In [1]:
%load_ext autoreload
%autoreload 2

%matplotlib inline

In [2]:
import torch
from pathlib import Path
from transformers import AutoTokenizer
import numpy as np
import torch
import config

In [3]:
path = Path('/data/yelp/model_save')
assert path.exists()

In [4]:
!ls {path}

model  special_tokens_map.json	tokenizer_config.json  vocab.txt


In [5]:
def load_model():
    model = torch.load(path/'model')
    model.cpu()
    model.eval();
    return model

In [6]:
tokenizer = AutoTokenizer.from_pretrained(config.PRE_TRAINED_MODEL_NAME)
model = load_model()

In [7]:
def encode(sequence):
    return tokenizer.encode_plus(
                sequence,
                add_special_tokens=True,
                max_length=512,
                return_token_type_ids=False,
                pad_to_max_length=True,
                return_attention_mask=True,
                return_tensors='pt'
    )

In [18]:
def predict(sequence='I love you a lot.

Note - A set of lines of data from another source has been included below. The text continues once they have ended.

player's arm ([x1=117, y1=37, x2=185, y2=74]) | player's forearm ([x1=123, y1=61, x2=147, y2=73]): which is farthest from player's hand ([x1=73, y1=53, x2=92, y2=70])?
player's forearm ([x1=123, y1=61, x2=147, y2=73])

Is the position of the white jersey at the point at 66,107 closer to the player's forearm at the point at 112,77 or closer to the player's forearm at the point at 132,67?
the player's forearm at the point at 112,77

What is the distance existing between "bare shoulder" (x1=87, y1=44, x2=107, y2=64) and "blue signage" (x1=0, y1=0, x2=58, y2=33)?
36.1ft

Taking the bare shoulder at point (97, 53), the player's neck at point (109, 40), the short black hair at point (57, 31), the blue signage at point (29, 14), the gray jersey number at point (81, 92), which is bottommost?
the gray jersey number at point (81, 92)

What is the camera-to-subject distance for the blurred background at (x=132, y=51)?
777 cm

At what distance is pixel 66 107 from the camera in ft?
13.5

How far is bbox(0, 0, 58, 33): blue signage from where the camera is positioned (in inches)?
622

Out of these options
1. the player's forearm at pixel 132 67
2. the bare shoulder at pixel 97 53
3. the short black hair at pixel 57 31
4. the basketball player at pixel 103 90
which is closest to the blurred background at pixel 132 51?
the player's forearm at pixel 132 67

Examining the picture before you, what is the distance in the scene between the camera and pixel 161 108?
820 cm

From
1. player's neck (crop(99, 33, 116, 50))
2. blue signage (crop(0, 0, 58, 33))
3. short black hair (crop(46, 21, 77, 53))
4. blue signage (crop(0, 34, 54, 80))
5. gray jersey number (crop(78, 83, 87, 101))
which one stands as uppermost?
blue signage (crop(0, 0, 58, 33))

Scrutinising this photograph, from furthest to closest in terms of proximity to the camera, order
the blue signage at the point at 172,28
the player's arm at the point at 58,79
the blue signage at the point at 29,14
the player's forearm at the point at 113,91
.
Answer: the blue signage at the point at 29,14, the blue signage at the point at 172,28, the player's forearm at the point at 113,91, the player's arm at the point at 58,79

You are really great. You are wonderful and awesome.'):
    encoded = encode(sequence)
    with torch.no_grad():
        output = model(encoded['input_ids'].cpu(), token_type_ids=None, attention_mask=encoded['attention_mask'].cpu())[0]
        pred_flat = np.argmax(output, axis=1).flatten()
        sig_factor = torch.sigmoid(output) / torch.sigmoid(output).sum()
        return {'proportional':  sig_factor.numpy().tolist(), 'sigmoid': torch.sigmoid(output).numpy().tolist(), 'stars': pred_flat.item() + 1, 'raw': output.numpy().tolist()}

In [19]:
predict()

{'proportional': [[0.01062739547342062,
   0.01555375661700964,
   0.0762726366519928,
   0.4238334000110626,
   0.47371283173561096]],
 'sigmoid': [[0.022402459755539894,
   0.03278718516230583,
   0.1607820689678192,
   0.8934372067451477,
   0.9985826015472412]],
 'stars': 5,
 'raw': [[-3.7759273052215576,
   -3.38438081741333,
   -1.6524205207824707,
   2.1263418197631836,
   6.557493209838867]]}

In [10]:
predict('This is really terrible. Just avoid it')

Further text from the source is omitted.